There were suggestions from leaders in both parties that the shutdown could last for weeks and grow to encompass the measure to increase the debt limit. "This is now all together," Sen. Dick Durbin, D-Ill., said.
"It's untenable not to negotiate," House Budget Committee Chairman Paul Ryan, R-Wis., said. "I've always believed it was the debt limit that would be the forcing action."
While GOP leaders seemed determined to press on, some Republicans conceded they might bear the brunt of any public anger over the shutdown — and seemed resigned to an eventual surrender in their latest bruising struggle with Obama.
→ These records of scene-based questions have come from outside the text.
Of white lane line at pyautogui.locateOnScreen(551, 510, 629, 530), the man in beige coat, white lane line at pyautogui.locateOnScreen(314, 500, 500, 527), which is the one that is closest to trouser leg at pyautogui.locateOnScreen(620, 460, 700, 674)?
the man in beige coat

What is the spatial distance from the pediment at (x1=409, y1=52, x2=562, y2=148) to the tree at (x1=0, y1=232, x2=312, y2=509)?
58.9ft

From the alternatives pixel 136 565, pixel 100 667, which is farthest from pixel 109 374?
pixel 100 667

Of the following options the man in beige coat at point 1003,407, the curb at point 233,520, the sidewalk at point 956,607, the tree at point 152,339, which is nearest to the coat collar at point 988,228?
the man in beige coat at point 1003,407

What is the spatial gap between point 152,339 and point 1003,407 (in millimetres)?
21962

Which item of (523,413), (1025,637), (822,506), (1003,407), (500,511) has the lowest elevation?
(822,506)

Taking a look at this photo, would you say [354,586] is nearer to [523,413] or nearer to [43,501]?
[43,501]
Democrats have "all the leverage and we've got none," Sen. Saxby Chambliss of Georgia said.
Rep. Scott Rigell of Virginia said it was time to pass legislation reopening the government without any health care impediments.
"The shutdown is hurting my district — including the military and the hardworking men and women who have been furloughed due to the defense sequester," he said.
But that was far from the majority view among House Republicans, where tea party-aligned lawmakers prevailed more than a week ago on a reluctant leadership to link federal funding legislation to the health care law. In fact, some conservatives fretted the GOP had already given in too much.

"It’s getting better for us," said Rep. Raúl R. Labrador, R-Idaho, told The New York Times. "The moment where Republicans are least popular is right when the government shuts down. But when the president continues to say he's unwilling to negotiate with the American people, when Harry Reid says he won't even take things to conference, I don't think the American people are going to take that too kindly."